# Aufgabenstellung
Schreiben Sie den nachfolgenden Text über die Hartz-IV-Sanktionen vollständig und wortgetreu nieder.

# Extrahierter Text
▬▬▬▬▬▬▬▬▬▬

Sonntag, 20. September 2015

Ich werde gehungert

Der Berli­ner Grundein­kommens­aktivist und Hartz-IV-­Re­bell will not­falls bis zum Tode hungern, um den Staat zur Ab­schaffung der verfassungs­widrigen Sanktions­praxis bei Hartz IV zu bewegen.
Wie lange sind Sie jetzt schon im Hunger­streik?
Kein Hunger­streik. Ich werde gehungert. Hunger­streik heißt: Ich habe Essen und hungere, um jemand anderen zu etwas zu zwingen. Ich bekomme kein Geld, weil ich im Hartz-IV-System nicht konform reagiere. Man will also umgekehrt mich dazu zwingen, konform zu reagieren. Das ist der Unterschied. Wir nennen das Sanktionshungern. Das Wunder ist, dass ich überhaupt lebe, weil ich schon seit drei Jahren Sanktionen kriege und seit über zwei Jahren keinerlei Geld für Essen, Wohnung oder Krankenkasse. Ich müsste also eigentlich schon längst tot sein.
Wie finanzieren Sie sich?
Das geht durch Darlehen. Ich habe ja die Sanktionen extra gewollt, damit es zu einer Klage in Karlsruhe kommt. Weil an jede Sanktion eine Klage dagegen gehängt werden kann. Ich habe mich extra regelwidrig verhalten im Hartz-IV-System, damit die Sanktionen vom Sozialgericht nicht außer Kraft gesetzt werden können. Hinter jede Klage hängen wir ein Gutachten über die Verfassungswidrigkeit und die Aufforderung an den Richter, das nach Karlsruhe weiterzugeben. Das heißt also, je mehr Richter ich erreichen kann, desto höher ist die Wahrscheinlichkeit, dass das ein Richter dann mal macht. So war das gedacht.

▬▬▬▬▬▬▬▬▬▬

# Einträge
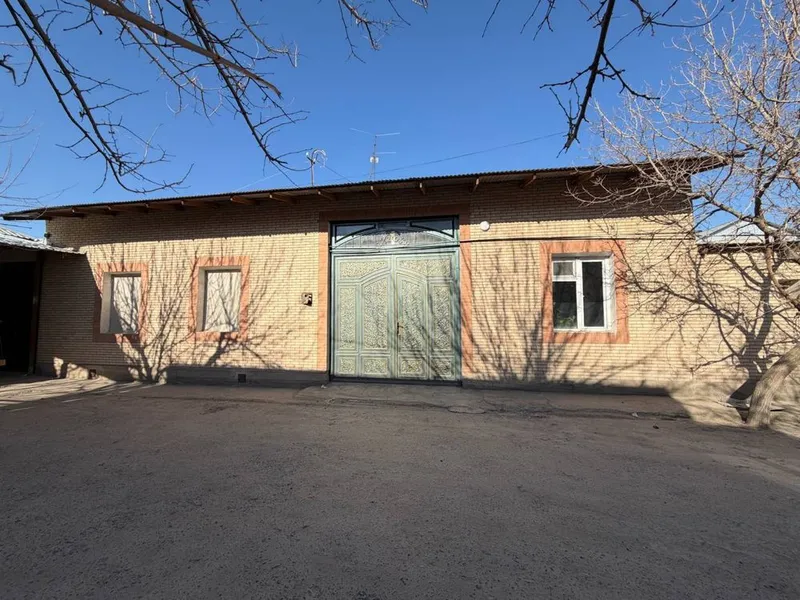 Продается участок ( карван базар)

▬▬▬▬▬▬▬▬▬▬

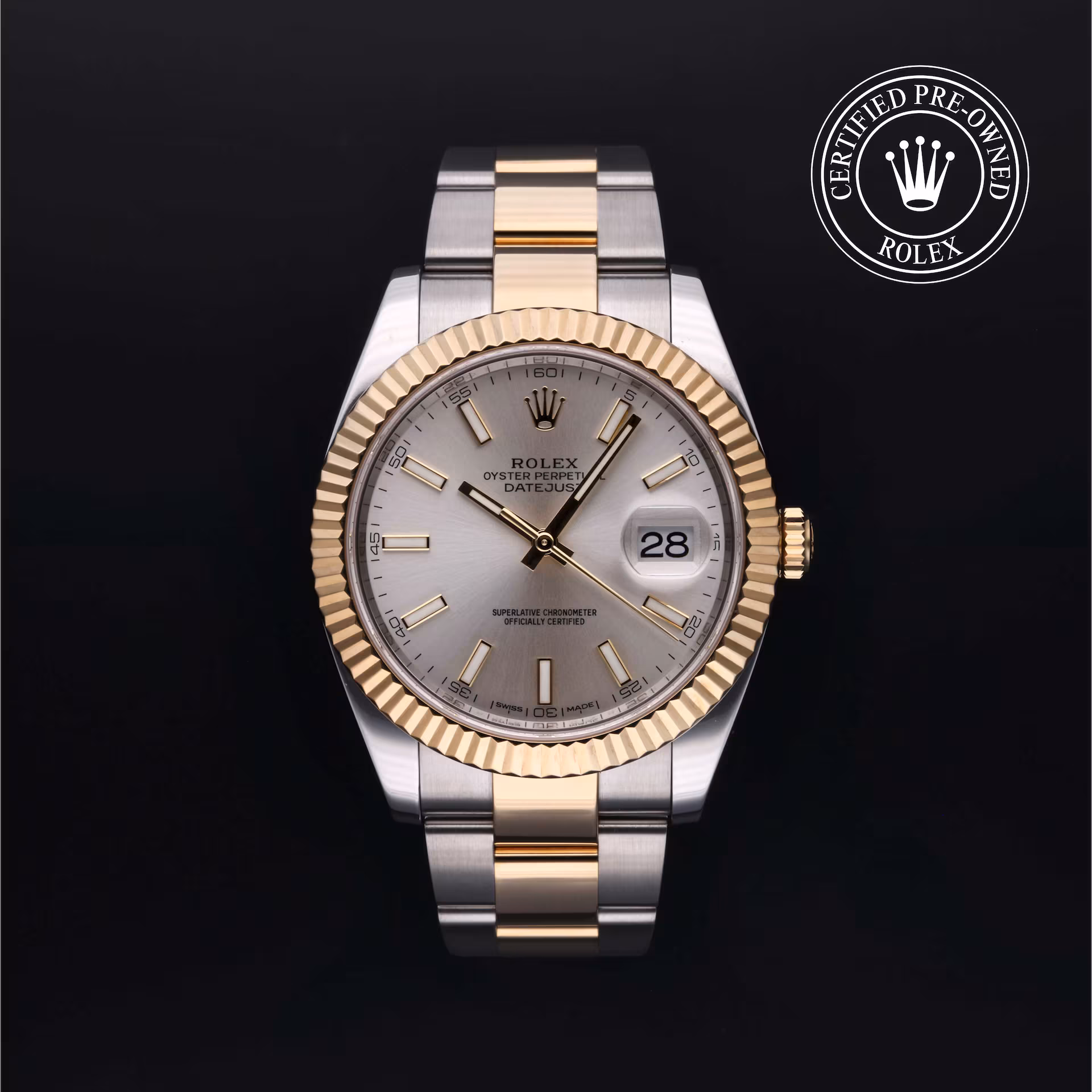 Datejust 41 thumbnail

▬▬▬▬▬▬▬▬▬▬

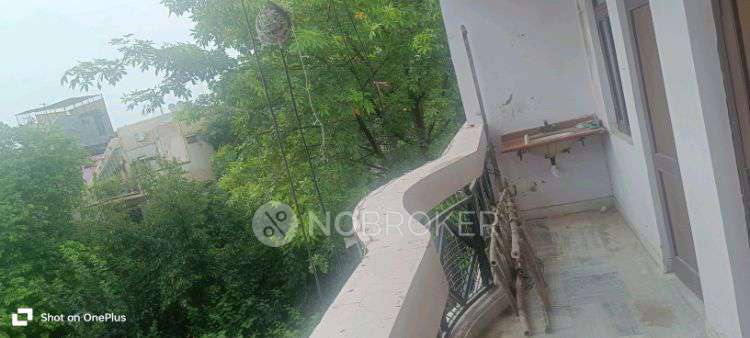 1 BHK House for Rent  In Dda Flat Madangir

▬▬▬▬▬▬▬▬▬▬

# Schriftliche Lösung
Sonntag, 20. September 2015

Ich werde gehungert

Der Berli­ner Grundein­kommens­aktivist und Hartz-IV-­Re­bell will not­falls bis zum Tode hungern, um den Staat zur Ab­schaffung der verfassungs­widrigen Sanktions­praxis bei Hartz IV zu bewegen.
Wie lange sind Sie jetzt schon im Hunger­streik?
Kein Hunger­streik. Ich werde gehungert. Hunger­streik heißt: Ich habe Essen und hungere, um jemand anderen zu etwas zu zwingen. Ich bekomme kein Geld, weil ich im Hartz-IV-System nicht konform reagiere. Man will also umgekehrt mich dazu zwingen, konform zu reagieren. Das ist der Unterschied. Wir nennen das Sanktionshungern. Das Wunder ist, dass ich überhaupt lebe, weil ich schon seit drei Jahren Sanktionen kriege und seit über zwei Jahren keinerlei Geld für Essen, Wohnung oder Krankenkasse. Ich müsste also eigentlich schon längst tot sein.
Wie finanzieren Sie sich?
Das geht durch Darlehen. Ich habe ja die Sanktionen extra gewollt, damit es zu einer Klage in Karlsruhe kommt. Weil an jede Sanktion eine Klage dagegen gehängt werden kann. Ich habe mich extra regelwidrig verhalten im Hartz-IV-System, damit die Sanktionen vom Sozialgericht nicht außer Kraft gesetzt werden können. Hinter jede Klage hängen wir ein Gutachten über die Verfassungswidrigkeit und die Aufforderung an den Richter, das nach Karlsruhe weiterzugeben. Das heißt also, je mehr Richter ich erreichen kann, desto höher ist die Wahrscheinlichkeit, dass das ein Richter dann mal macht. So war das gedacht.